Gare du Nord, Saint-Michel, Châtelet… Depuis des mois, les touristes se faisaient détrousser sans bruit. Mais derrière ces gestes furtifs, la justice a mis à jour une mécanique bien huilée : un réseau structuré de pickpockets, doté d’un lexique, de grades et d’un système pyramidal digne d’une organisation militaire. Ce mardi, huit de ses membres ont été lourdement condamnés par le tribunal correctionnel de Paris à des peines allant de deux à six ans de prison ferme. Le parquet avait qualifié l’affaire de « dossier rare ». Rare, car au lieu d’interpeller les voleurs isolément en comparution immédiate, les enquêteurs ont patiemment remonté toute la chaîne. Des écoutes téléphoniques, des surveillances de terrain, et au final, un organigramme digne d’un cartel : les « commissaires », les « officiers » et à la base, les « vagabonds », jeunes recrues chargées de faire les poches.

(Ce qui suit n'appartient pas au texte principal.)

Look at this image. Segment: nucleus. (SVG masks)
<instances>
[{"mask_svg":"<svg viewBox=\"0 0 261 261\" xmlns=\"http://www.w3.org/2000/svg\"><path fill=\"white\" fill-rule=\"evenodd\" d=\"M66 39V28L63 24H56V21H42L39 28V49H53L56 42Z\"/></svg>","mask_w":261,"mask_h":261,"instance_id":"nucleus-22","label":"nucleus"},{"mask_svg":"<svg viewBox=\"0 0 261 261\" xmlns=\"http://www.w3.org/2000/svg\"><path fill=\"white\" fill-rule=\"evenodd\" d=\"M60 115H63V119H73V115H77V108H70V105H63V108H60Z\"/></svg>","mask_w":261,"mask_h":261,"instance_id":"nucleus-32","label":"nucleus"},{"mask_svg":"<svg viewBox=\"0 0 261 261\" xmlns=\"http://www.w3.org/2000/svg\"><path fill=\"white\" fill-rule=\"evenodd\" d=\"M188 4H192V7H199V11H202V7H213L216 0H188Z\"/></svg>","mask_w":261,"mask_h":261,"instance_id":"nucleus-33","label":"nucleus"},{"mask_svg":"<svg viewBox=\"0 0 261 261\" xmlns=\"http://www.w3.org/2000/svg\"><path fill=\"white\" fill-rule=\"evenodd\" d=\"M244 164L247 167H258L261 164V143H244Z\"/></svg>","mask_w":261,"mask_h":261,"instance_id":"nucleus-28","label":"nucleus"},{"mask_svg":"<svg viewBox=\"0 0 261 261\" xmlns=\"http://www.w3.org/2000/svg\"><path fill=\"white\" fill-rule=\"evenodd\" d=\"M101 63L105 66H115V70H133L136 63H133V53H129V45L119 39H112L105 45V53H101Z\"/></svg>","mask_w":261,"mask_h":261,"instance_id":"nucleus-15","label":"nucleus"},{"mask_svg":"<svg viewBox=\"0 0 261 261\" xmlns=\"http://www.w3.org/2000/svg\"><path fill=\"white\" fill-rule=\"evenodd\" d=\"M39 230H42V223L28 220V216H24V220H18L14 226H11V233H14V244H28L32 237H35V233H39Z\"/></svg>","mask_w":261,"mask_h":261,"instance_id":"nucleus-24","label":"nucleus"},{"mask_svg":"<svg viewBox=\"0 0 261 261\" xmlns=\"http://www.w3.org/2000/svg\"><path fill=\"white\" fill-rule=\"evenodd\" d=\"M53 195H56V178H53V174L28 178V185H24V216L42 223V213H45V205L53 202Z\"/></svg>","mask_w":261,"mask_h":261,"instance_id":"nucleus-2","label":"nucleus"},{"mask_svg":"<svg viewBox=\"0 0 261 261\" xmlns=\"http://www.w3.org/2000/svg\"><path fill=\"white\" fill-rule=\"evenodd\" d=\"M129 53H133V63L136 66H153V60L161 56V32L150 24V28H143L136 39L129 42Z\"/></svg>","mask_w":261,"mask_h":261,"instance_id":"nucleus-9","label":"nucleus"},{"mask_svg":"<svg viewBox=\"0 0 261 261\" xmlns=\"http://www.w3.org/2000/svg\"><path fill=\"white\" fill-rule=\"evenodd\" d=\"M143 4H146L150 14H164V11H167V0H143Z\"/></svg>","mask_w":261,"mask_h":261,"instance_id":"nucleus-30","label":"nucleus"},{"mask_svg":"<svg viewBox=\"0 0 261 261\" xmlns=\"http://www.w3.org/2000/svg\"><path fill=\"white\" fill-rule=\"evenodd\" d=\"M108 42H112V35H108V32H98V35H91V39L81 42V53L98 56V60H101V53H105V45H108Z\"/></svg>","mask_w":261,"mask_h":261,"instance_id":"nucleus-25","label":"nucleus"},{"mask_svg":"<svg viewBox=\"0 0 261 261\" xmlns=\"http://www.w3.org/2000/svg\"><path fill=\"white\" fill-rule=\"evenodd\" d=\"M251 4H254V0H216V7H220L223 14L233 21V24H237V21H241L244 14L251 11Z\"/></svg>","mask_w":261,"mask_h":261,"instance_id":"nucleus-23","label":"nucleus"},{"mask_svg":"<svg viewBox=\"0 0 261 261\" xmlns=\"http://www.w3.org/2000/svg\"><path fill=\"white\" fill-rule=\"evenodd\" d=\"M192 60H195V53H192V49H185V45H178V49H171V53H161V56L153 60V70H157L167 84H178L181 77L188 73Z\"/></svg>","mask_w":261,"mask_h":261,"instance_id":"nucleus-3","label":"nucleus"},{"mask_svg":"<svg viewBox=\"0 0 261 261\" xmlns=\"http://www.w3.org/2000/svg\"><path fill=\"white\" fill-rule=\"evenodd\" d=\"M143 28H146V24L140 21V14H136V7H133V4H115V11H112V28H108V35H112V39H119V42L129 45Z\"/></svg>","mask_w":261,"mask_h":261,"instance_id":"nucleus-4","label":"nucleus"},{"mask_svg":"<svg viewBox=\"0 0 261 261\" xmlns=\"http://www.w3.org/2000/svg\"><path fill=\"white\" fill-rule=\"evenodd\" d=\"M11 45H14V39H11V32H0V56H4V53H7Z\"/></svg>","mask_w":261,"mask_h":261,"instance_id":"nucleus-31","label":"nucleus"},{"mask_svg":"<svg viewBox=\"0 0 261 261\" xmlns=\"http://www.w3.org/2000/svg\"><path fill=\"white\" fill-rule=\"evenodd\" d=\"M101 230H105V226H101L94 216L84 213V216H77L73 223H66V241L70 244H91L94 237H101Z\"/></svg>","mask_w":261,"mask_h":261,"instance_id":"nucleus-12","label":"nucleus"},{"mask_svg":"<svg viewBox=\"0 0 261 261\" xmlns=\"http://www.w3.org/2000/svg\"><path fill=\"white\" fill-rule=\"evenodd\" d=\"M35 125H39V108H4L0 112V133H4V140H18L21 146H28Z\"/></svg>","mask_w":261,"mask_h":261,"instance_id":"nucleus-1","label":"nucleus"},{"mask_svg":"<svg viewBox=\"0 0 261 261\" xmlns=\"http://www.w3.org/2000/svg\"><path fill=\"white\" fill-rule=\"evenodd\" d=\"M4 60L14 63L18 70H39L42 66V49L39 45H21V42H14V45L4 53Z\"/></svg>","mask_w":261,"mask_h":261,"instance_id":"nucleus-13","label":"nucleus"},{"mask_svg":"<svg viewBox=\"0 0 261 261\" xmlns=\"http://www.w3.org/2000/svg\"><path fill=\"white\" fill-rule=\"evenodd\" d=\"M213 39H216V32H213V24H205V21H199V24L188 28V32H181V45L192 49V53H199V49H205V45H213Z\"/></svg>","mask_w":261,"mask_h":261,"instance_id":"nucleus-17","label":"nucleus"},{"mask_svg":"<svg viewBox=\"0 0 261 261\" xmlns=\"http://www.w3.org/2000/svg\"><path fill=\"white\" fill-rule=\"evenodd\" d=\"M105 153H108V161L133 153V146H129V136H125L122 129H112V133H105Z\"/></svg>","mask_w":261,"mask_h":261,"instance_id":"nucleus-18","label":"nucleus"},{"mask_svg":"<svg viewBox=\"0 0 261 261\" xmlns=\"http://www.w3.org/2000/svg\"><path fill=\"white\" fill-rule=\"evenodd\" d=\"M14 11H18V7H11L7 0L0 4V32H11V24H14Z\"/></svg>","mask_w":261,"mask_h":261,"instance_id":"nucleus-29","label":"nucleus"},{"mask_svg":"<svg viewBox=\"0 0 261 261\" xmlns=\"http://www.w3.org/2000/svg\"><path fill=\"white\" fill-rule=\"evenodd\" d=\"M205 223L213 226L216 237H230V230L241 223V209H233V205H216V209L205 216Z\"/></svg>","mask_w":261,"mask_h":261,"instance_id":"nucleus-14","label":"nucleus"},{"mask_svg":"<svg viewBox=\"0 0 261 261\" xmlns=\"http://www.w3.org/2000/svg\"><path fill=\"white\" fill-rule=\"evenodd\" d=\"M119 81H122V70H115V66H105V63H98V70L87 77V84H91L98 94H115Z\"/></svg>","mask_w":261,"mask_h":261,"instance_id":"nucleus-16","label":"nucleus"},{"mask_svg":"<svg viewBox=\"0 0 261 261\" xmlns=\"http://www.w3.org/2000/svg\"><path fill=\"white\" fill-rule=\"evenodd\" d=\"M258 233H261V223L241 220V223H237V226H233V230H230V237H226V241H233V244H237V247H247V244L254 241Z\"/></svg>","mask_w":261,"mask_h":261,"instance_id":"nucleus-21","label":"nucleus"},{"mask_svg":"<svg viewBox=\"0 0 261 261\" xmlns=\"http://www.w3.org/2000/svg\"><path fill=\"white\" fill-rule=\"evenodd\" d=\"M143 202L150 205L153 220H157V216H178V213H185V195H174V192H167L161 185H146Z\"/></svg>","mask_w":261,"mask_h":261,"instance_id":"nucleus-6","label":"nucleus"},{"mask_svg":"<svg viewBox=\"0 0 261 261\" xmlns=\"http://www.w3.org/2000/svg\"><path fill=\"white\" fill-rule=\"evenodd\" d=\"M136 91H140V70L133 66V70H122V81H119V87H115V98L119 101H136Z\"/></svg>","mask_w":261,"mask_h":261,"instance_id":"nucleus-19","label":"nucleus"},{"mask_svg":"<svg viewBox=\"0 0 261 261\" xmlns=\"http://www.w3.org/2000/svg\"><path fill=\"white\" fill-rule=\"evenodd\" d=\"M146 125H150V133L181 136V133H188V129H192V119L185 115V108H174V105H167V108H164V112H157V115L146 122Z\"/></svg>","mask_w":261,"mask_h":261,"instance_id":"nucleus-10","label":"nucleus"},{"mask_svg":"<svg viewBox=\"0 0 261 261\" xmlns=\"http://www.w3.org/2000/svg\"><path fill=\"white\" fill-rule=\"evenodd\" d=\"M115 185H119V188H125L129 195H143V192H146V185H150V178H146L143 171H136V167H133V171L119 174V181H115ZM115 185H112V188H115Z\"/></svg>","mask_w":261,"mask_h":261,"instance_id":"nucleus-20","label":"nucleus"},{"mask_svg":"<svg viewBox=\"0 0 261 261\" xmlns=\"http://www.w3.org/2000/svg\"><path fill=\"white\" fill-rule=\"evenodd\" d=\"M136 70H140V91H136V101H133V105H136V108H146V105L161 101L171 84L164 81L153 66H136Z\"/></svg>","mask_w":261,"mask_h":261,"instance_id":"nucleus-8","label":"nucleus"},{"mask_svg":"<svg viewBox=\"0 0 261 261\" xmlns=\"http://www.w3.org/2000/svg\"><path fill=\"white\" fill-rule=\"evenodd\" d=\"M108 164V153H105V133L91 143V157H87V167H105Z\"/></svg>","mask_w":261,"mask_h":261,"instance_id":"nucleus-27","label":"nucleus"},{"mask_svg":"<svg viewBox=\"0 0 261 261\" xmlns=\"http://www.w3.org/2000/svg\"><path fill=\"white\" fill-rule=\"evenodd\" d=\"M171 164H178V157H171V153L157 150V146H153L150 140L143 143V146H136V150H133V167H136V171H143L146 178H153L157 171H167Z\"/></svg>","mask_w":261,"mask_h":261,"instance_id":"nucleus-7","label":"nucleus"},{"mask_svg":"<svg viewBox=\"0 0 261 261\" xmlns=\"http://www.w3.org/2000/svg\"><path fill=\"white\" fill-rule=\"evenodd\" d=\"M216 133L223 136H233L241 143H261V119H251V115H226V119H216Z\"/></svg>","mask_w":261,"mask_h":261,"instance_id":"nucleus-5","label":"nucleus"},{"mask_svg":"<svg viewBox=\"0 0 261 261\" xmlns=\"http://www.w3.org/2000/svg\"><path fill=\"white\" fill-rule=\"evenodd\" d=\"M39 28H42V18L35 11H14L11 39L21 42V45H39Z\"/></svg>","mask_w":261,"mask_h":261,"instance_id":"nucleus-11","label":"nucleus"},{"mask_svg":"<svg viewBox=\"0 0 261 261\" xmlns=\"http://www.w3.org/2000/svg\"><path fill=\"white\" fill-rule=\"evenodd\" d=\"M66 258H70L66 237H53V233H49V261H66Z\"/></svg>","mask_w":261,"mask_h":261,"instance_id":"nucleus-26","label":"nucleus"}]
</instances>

Une hiérarchie rodée, des touristes ciblés, un pactole bien organisé

À la tête du réseau, Abdoul Kader D., surnommé le « commissaire », coordonnait les opérations, tout en allant sur le terrain. Comme lui, plusieurs « anciens » supervisaient les équipes, choisissaient les lieux, donnaient les ordres et redistribuaient l’argent. Le groupe, principalement composé de ressortissants ivoiriens, ciblait les touristes étrangers, surtout américains, appréciés pour leurs cartes bancaires sans code et leurs liasses de billets. Les écoutes sont formelles : les membres se retrouvaient, se prévenaient des contrôles, négociaient les parts, se disputaient parfois sur les gains. Le parquet a parlé d’un « trafic très lucratif », avec des dizaines de pickpockets en action simultanée. 

Un joli coup de filet

Au total, 65 personnes ont été identifiées, 17 interpellées, et 9 ont déjà été condamnées dans le cadre de procédures simplifiées. Parmi les prévenus, certains avaient déjà flairé le vent mauvais. L’un d’eux, surnommé Chicago, est arrivé à l’audience avec son sac, prêt à être écroué. Il n’a pas eu tort : au terme du procès, plusieurs peines ont été assorties d’une incarcération immédiate et de lourdes amendes, jusqu’à 100 000 euros. Le parquet a également obtenu l’interdiction de séjour dans les transports parisiens, voire sur le territoire français, pour certains. Derrière les visages, la justice a révélé une machine bien rodée. Un réseau dont les ramifications dépassaient largement la rame de métro.